Passing Time on a Tropical Island



Somewhere on a remote island in the vicinity of Nias a crazy Belgian opened a bar and strung up a few hammocks to sleep in. Occasionally a few surfers would brave the swarms of malarial mosquitoes and stay in his camp, drink his beer and surf themselves silly on the incredible waves at Asu. This Belgian did not surf or dive or fish. Nobody knows why he ended up on his island in the middle of nowhere. Of course there are the stories about drug smuggling, running from Interpol and more, but we never found out who he really was and why he chose to stay on Asu. I can’t remember his name any more. Something like Vincent. He was gregarious and interesting to talk to, but he had strong opinions about most things and eventually he always fell out with whomever it was that he was talking to. He wasn’t very diplomatic. It must get lonely on this island during the off-season, especially if you piss off the few visitors who do come by. I wonder whether he is still there …

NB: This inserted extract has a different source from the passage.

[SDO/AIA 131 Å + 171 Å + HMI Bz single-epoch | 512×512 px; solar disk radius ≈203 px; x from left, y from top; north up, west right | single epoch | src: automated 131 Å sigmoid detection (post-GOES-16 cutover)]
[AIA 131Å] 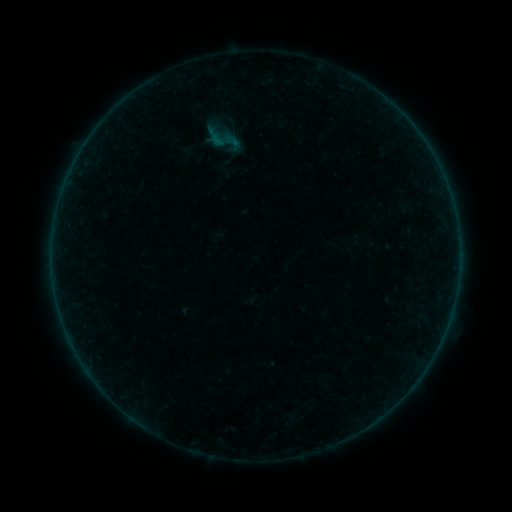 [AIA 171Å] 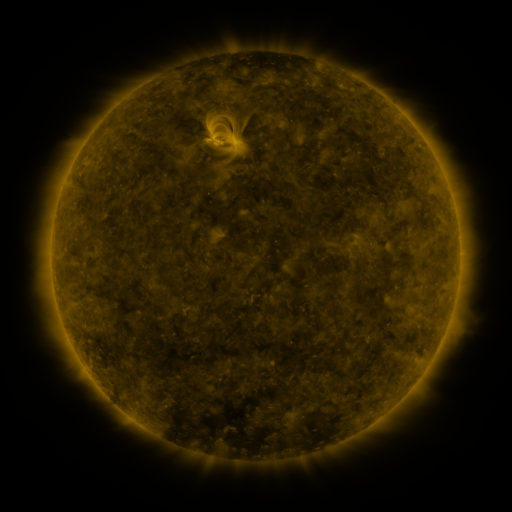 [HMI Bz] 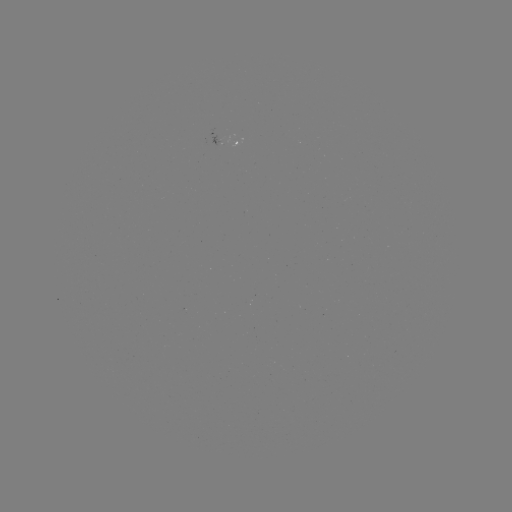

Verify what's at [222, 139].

After our ship had been anchored off the island for a some days and we had ridden the lefthanders that wind their way along it’s razor-like reef, we started to settle into the laid back pattern of slow time on Asu. The swell had moved on again and normally we would have sailed for the next group of islands, but we decided to stay a while. Islands have a way of drawing you into their interiors, like spiders do with flies. To pass the time we lounged under the palms, snorkeled the reefs and drank the beer at Vincent’s. We had long since lost track of time. One afternoon a few of us were on the beach, tossing a Frisbee around, when someone asked what the time was. Francois squinted into the sun, thought for a while and as he carelessly flicked the Frisbee back he replied, “July …”

His laconic answer summed up our priorities pretty well. We knew that there were many people in grey suits around the world who were desperately watching the clock, working against deadlines and worrying about time and money, but it was a different world from ours. Where we were, money could buy you a beer or two, but little else. The ocean encompassed our world and waves were our currency. We avoided talking about work and of going back to our previous lives. The subject would have been distasteful; we just weren’t interested in the kind of places where things like shoes, underwear and shampoo were considered necessary. But we all knew that our eventual return to the real world was unavoidable. In the meantime, we drank a toast there on the beach, to all those people to whom it mattered that it was Monday.